-- EXERCISE REQUIREMENTS --
Your task is to copy exactly the lines from the line containing "大人かわいい オリーブグレージュ フェミニン" through the end of the listing below, with pictures left out.

-- RECORDS FOR THE TASK --
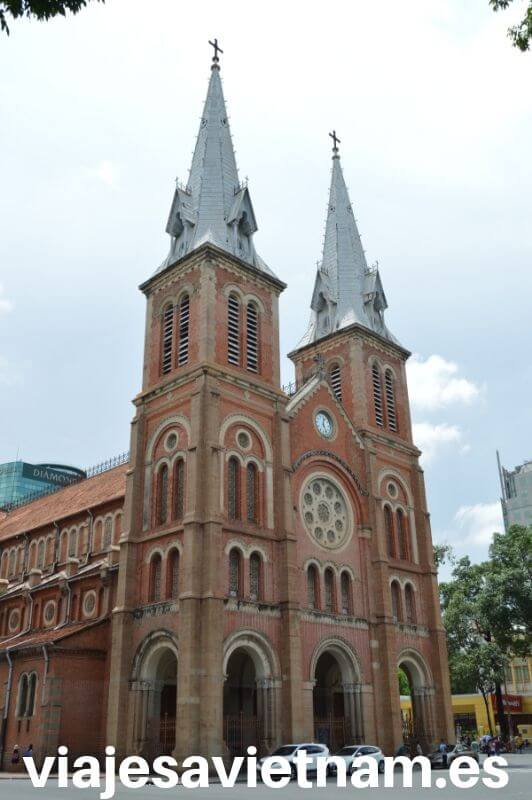 ho-chi-minh-city-catedral-notre-dame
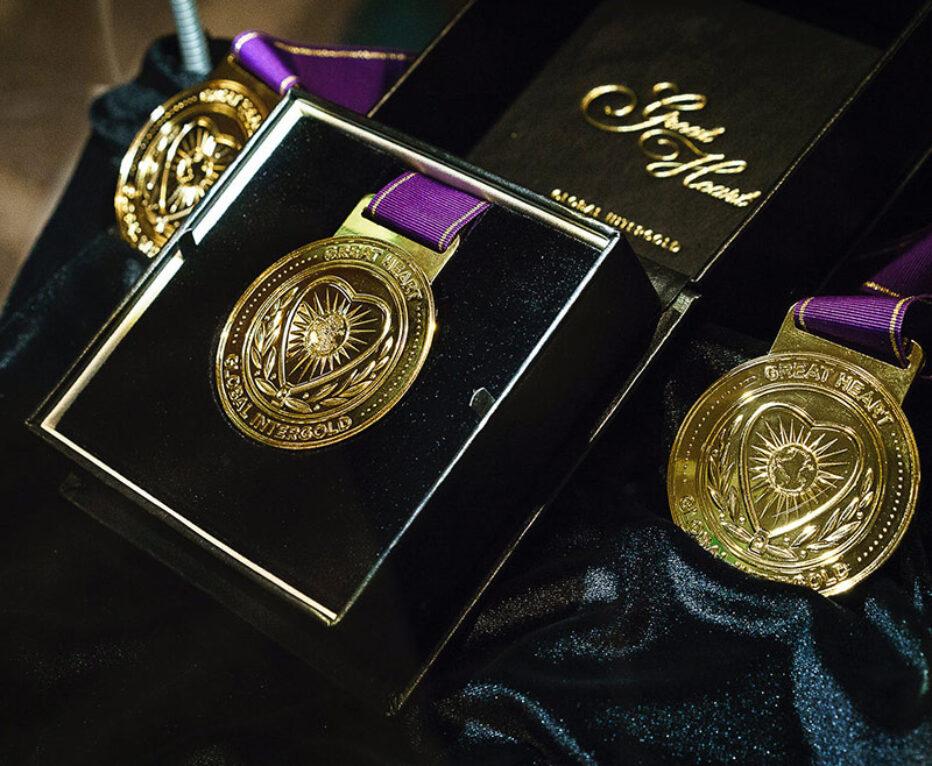medallion-1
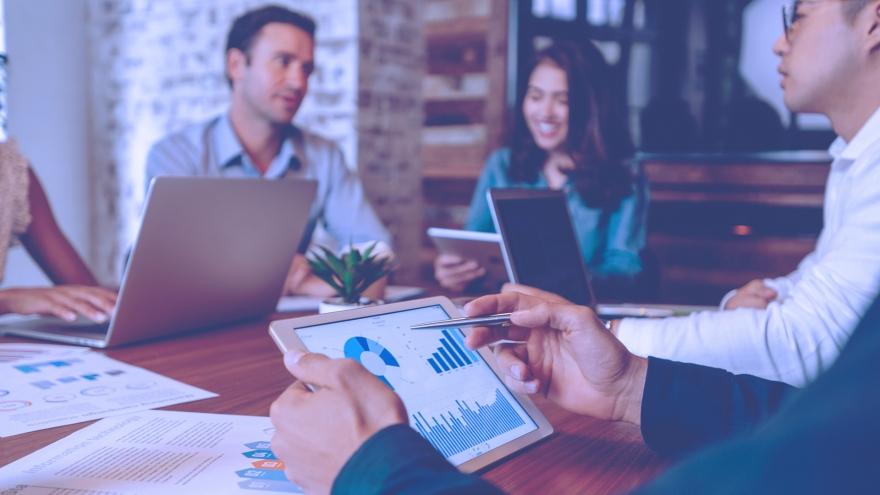Reunião de equipe para definição de um plano de negócios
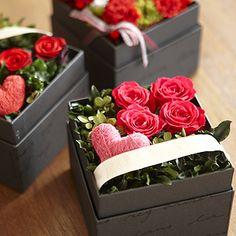 19 Ideas for flowers box roses Flower Box Gift, Flower Boxes, My Flower, Deco Floral, Arte Floral, Floral Design, Valentines Flowers, Valentine Nails, Valentine Ideas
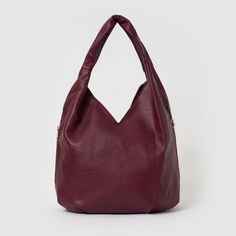 Love Success Hobo Bag by Urban Originals is your ideal everyday hobo vegan slouch bag, taking laid-back luxury to another level. This bag offers enough room to carry your everyday essentials. This super soft vegan slouch bag is a must! Hobo Handbags, Engagement Ring Guide, Slouch Bags, Hobo Bag, Kids Jewelry, Anniversary Bands, Vegan Leather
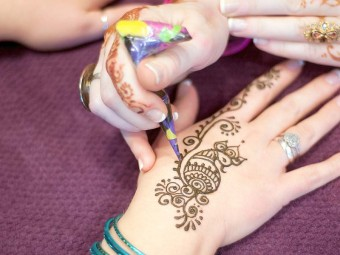 6354_8-Interesting-Bisha-Mistry's-Mehndi-Designs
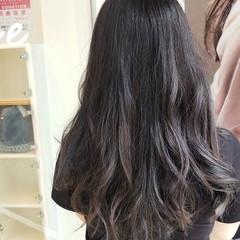 大人かわいい オリーブグレージュ フェミニン 透明感カラー ヘアスタイルや髪型の写真・画像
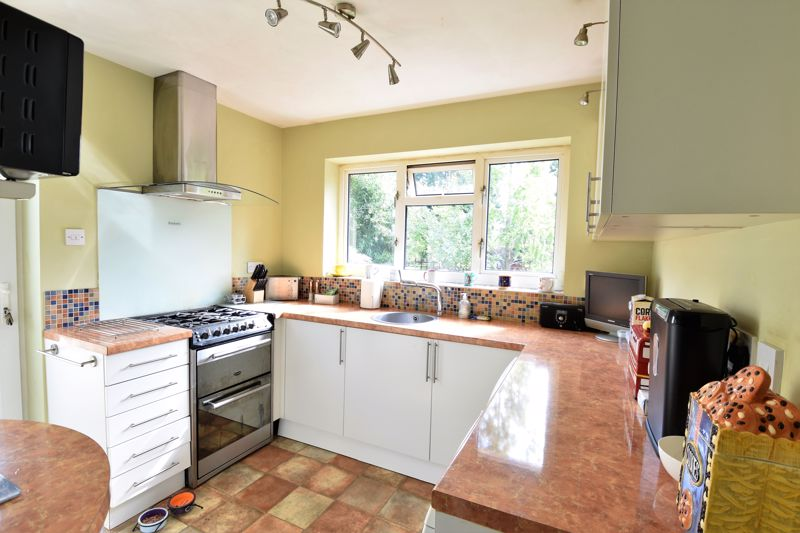 2 bedroom Semi-Detached  to buy in Wadhurst Avenue, Luton - Photo 9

-- PROBLEM SOLUTION --
 大人かわいい オリーブグレージュ フェミニン 透明感カラー ヘアスタイルや髪型の写真・画像
 2 bedroom Semi-Detached  to buy in Wadhurst Avenue, Luton - Photo 9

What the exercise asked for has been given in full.